--- EXTRACTED RECORDS Enclosed Below ---

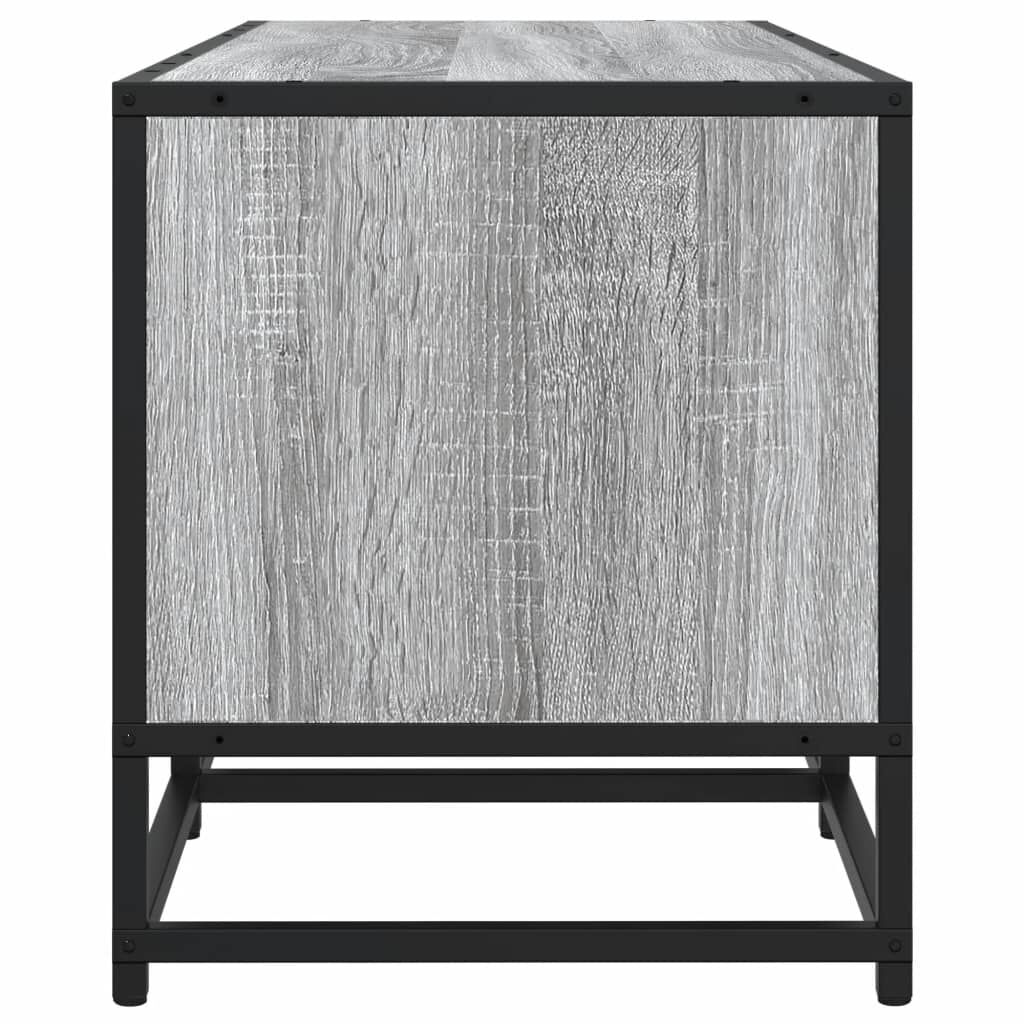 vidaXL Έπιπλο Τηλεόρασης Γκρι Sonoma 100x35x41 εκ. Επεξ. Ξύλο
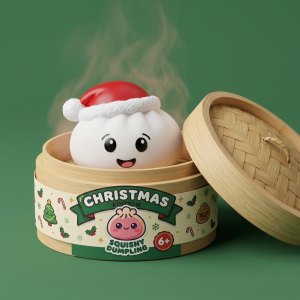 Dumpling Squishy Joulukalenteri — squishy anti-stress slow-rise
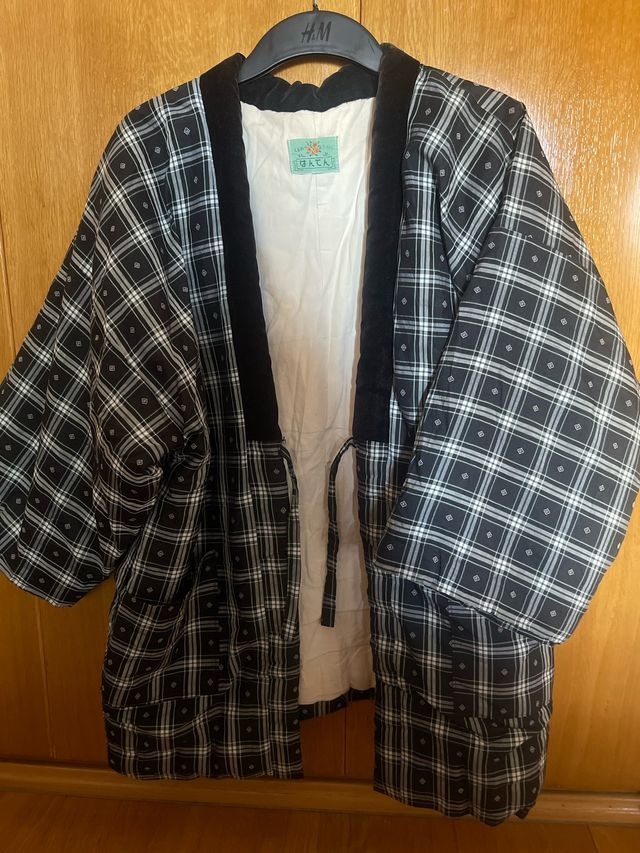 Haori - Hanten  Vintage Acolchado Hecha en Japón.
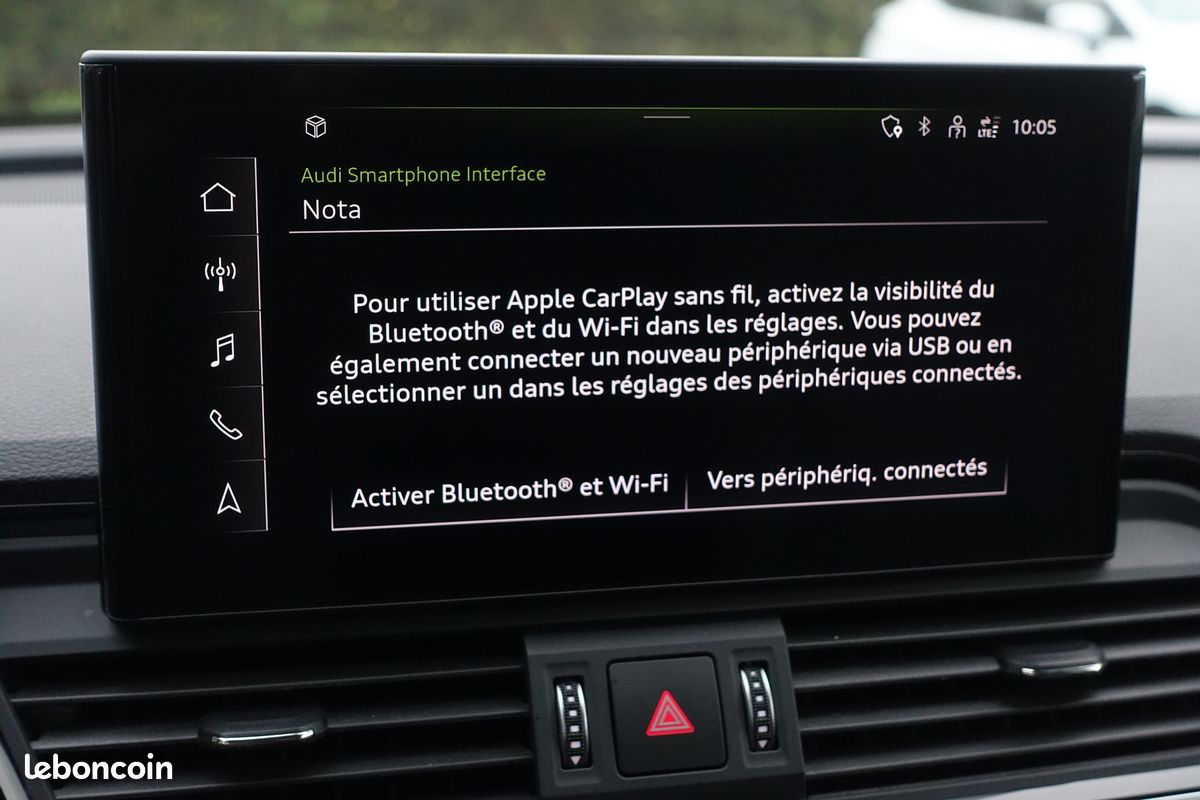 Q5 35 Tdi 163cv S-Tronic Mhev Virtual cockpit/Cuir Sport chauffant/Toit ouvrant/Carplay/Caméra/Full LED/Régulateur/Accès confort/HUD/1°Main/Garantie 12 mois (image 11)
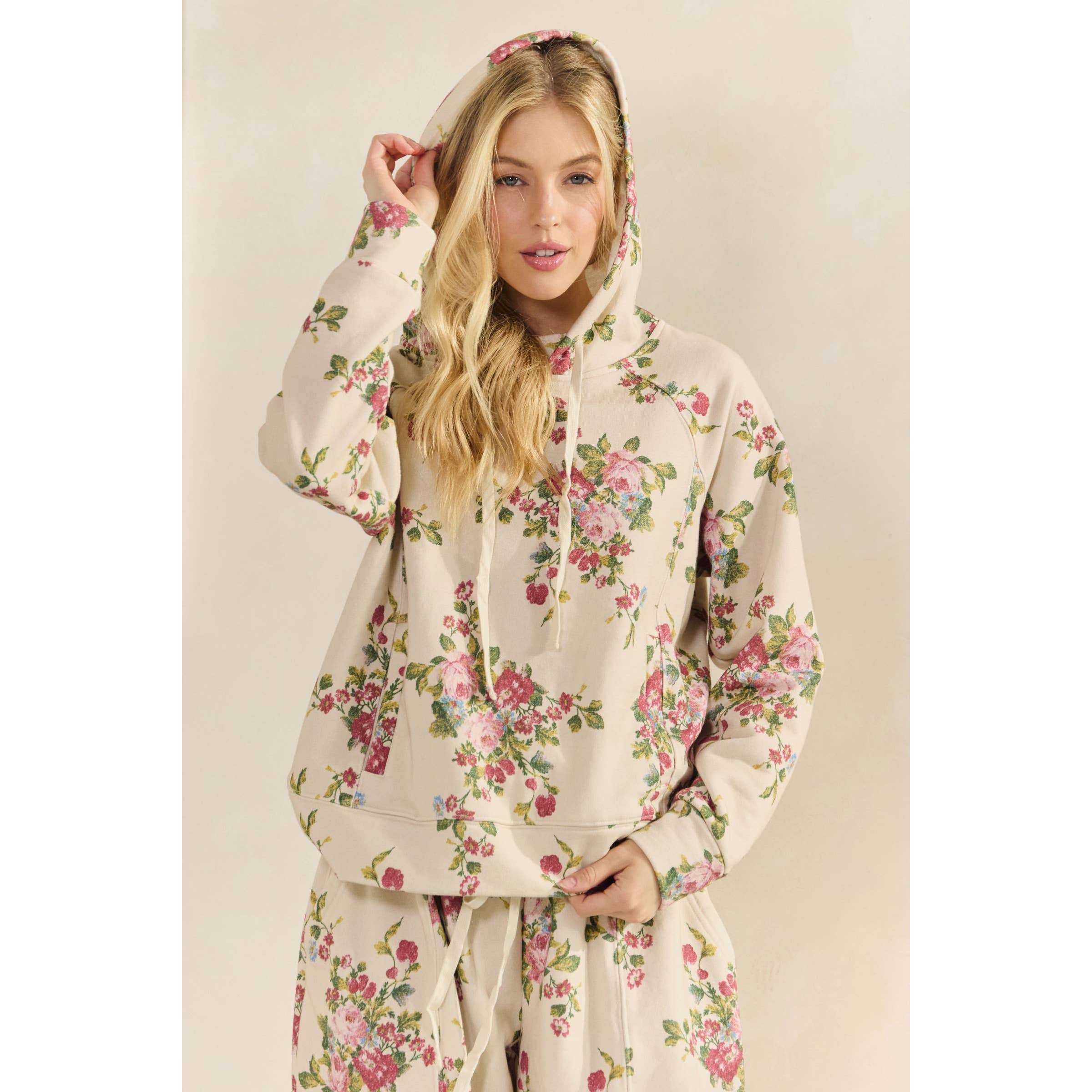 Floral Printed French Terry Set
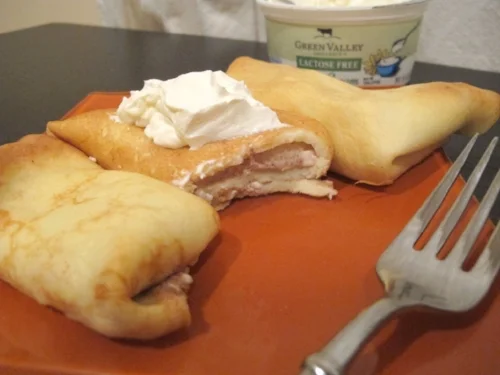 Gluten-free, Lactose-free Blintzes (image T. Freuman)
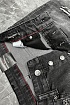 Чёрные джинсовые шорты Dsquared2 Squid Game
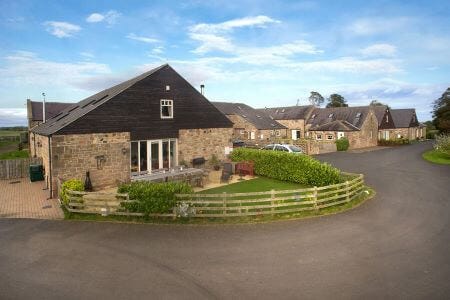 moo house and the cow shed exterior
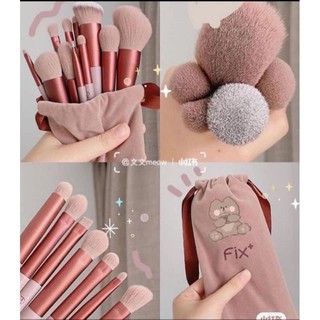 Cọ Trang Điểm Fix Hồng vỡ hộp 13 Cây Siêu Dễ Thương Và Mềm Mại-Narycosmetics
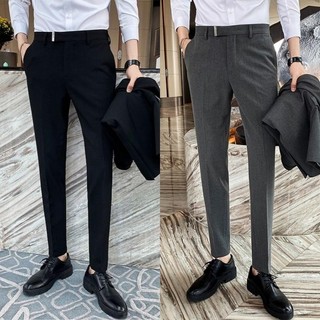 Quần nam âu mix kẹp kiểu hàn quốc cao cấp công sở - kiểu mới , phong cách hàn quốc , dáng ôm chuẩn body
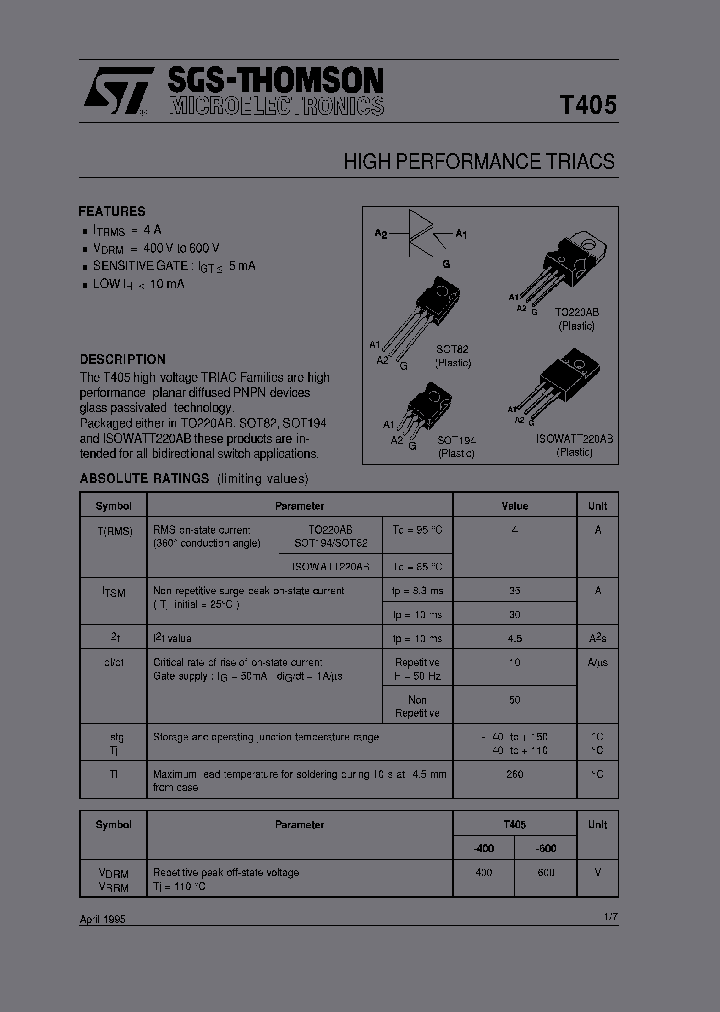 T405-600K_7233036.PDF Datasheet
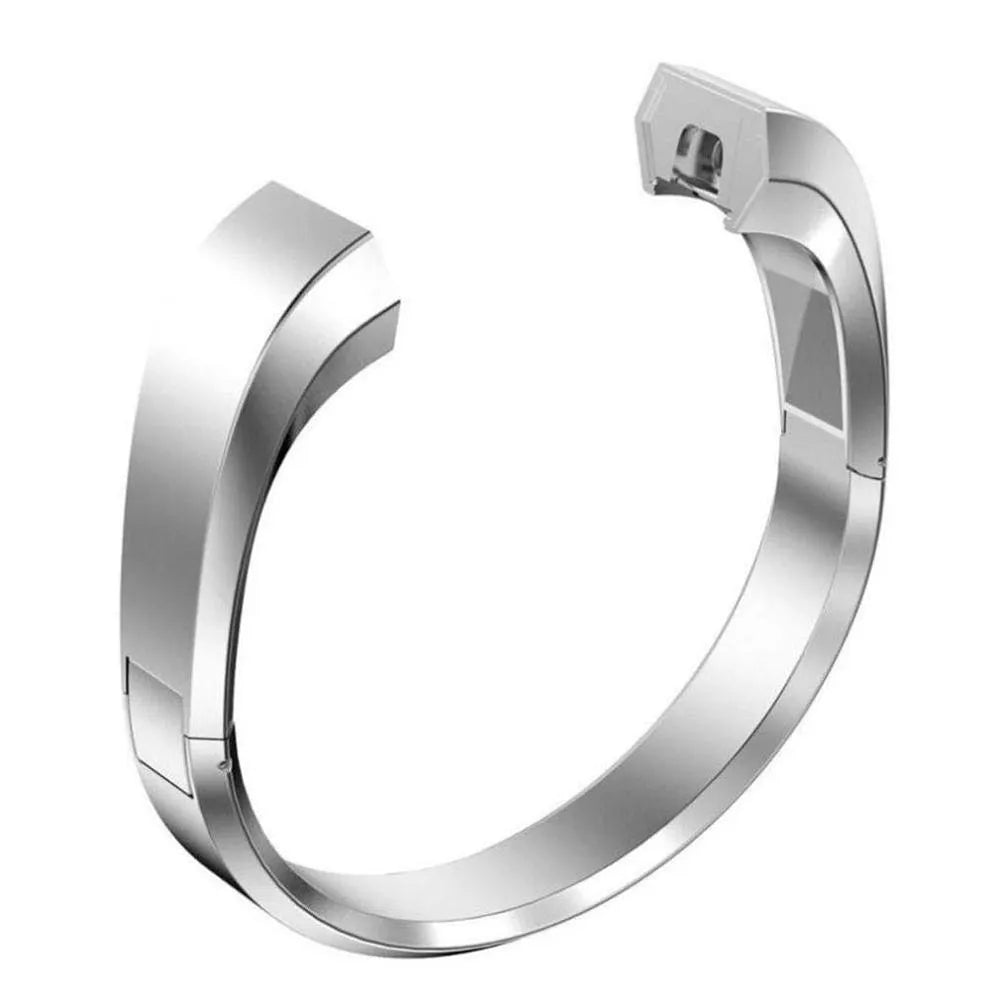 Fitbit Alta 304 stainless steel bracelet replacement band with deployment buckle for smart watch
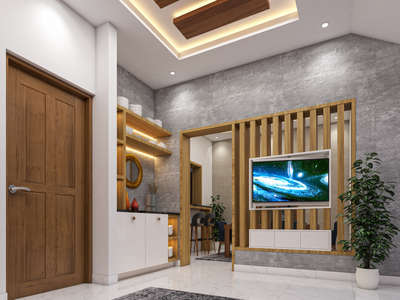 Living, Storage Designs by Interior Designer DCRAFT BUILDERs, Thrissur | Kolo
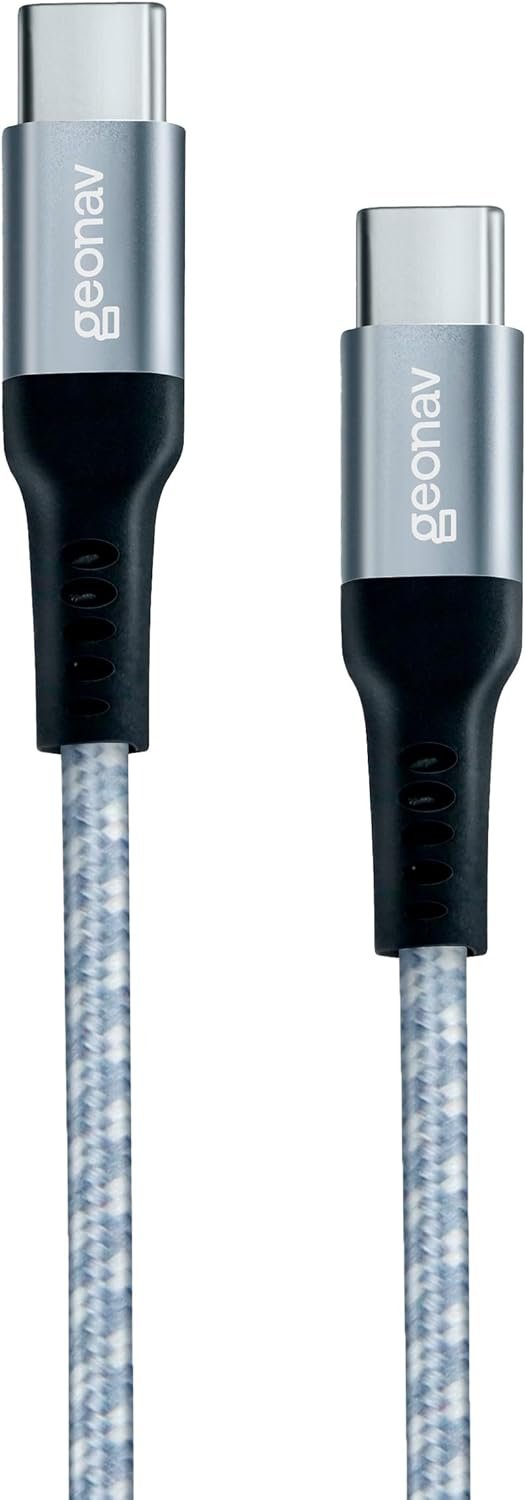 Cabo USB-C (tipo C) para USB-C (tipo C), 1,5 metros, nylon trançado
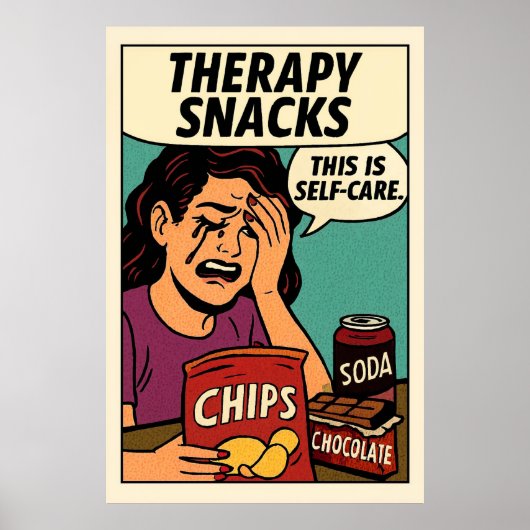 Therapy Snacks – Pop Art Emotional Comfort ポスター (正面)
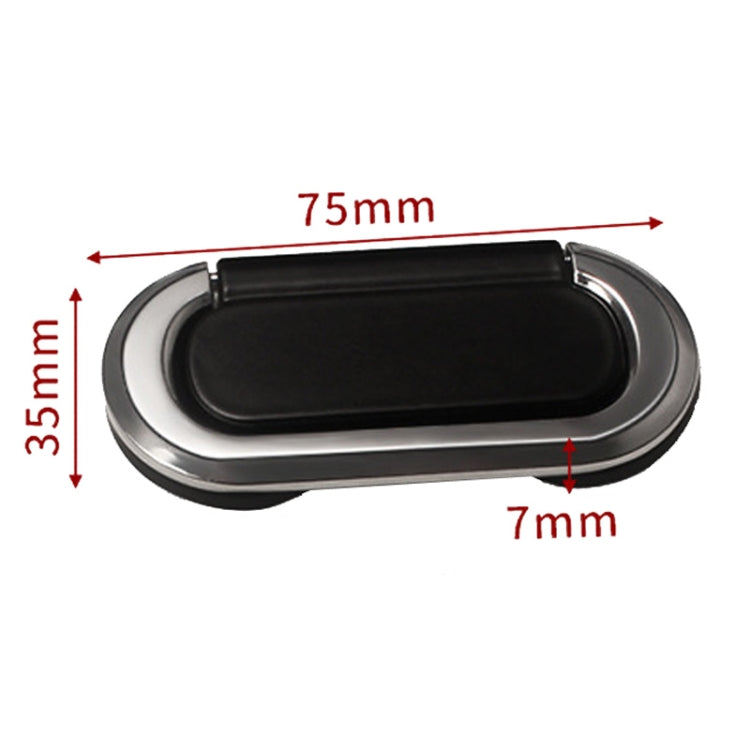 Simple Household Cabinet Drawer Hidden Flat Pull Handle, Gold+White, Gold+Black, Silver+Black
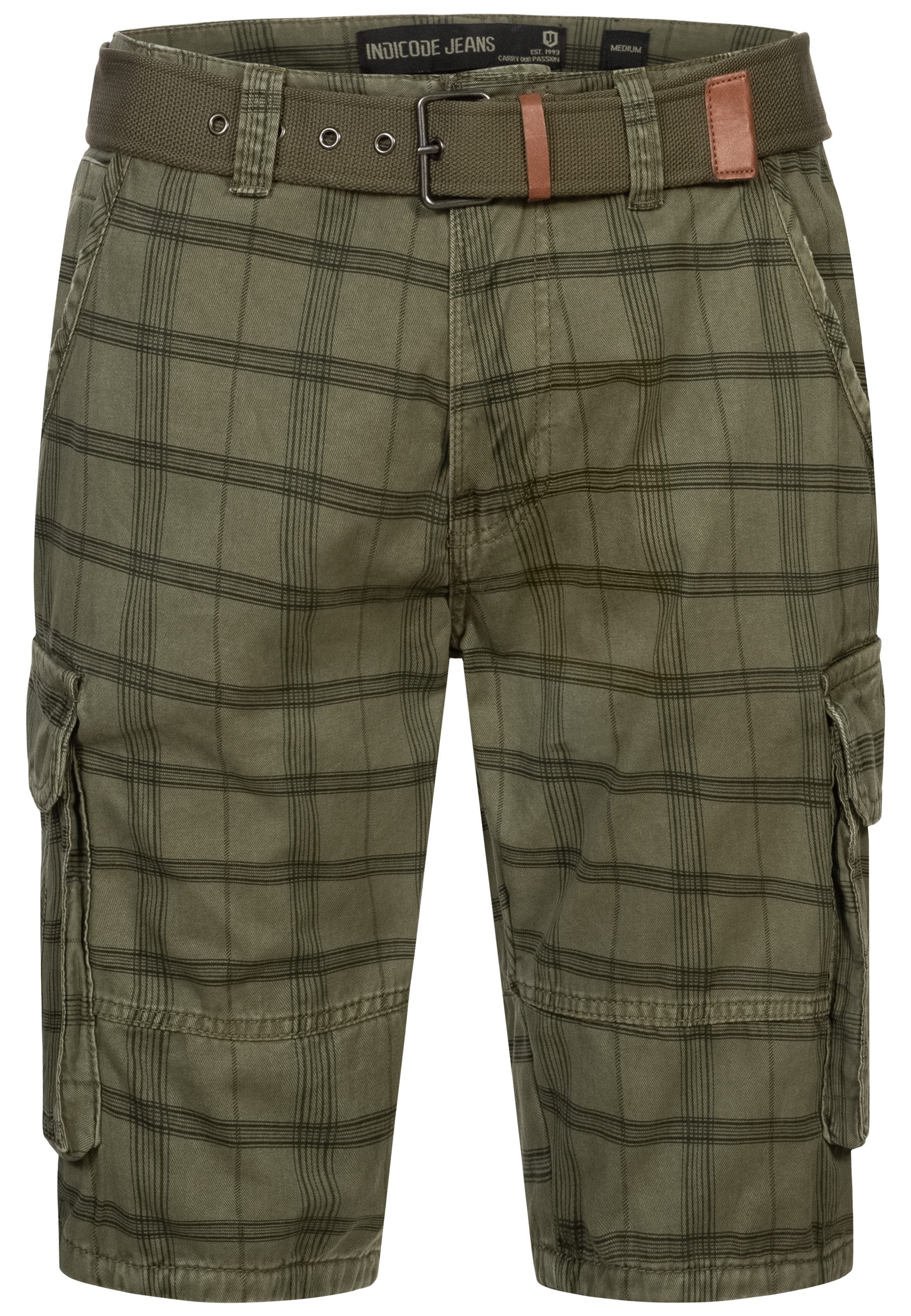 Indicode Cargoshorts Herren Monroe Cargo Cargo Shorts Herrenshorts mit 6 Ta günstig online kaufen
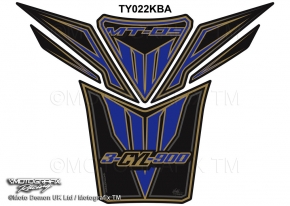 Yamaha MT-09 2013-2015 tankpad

--- End of Enclosed EXTRACTED RECORDS ---

Output the data verbatim, images excluded.

 vidaXL Έπιπλο Τηλεόρασης Γκρι Sonoma 100x35x41 εκ. Επεξ. Ξύλο
 Dumpling Squishy Joulukalenteri — squishy anti-stress slow-rise
 Haori - Hanten  Vintage Acolchado Hecha en Japón.
 Q5 35 Tdi 163cv S-Tronic Mhev Virtual cockpit/Cuir Sport chauffant/Toit ouvrant/Carplay/Caméra/Full LED/Régulateur/Accès confort/HUD/1°Main/Garantie 12 mois (image 11)
 Floral Printed French Terry Set
 Gluten-free, Lactose-free Blintzes (image T. Freuman)
 Чёрные джинсовые шорты Dsquared2 Squid Game
 moo house and the cow shed exterior
 Cọ Trang Điểm Fix Hồng vỡ hộp 13 Cây Siêu Dễ Thương Và Mềm Mại-Narycosmetics
 Quần nam âu mix kẹp kiểu hàn quốc cao cấp công sở - kiểu mới , phong cách hàn quốc , dáng ôm chuẩn body
 T405-600K_7233036.PDF Datasheet
 Fitbit Alta 304 stainless steel bracelet replacement band with deployment buckle for smart watch
 Living, Storage Designs by Interior Designer DCRAFT BUILDERs, Thrissur | Kolo
 Cabo USB-C (tipo C) para USB-C (tipo C), 1,5 metros, nylon trançado
 Therapy Snacks – Pop Art Emotional Comfort ポスター (正面)
 Simple Household Cabinet Drawer Hidden Flat Pull Handle, Gold+White, Gold+Black, Silver+Black
 Indicode Cargoshorts Herren Monroe Cargo Cargo Shorts Herrenshorts mit 6 Ta günstig online kaufen
 Yamaha MT-09 2013-2015 tankpad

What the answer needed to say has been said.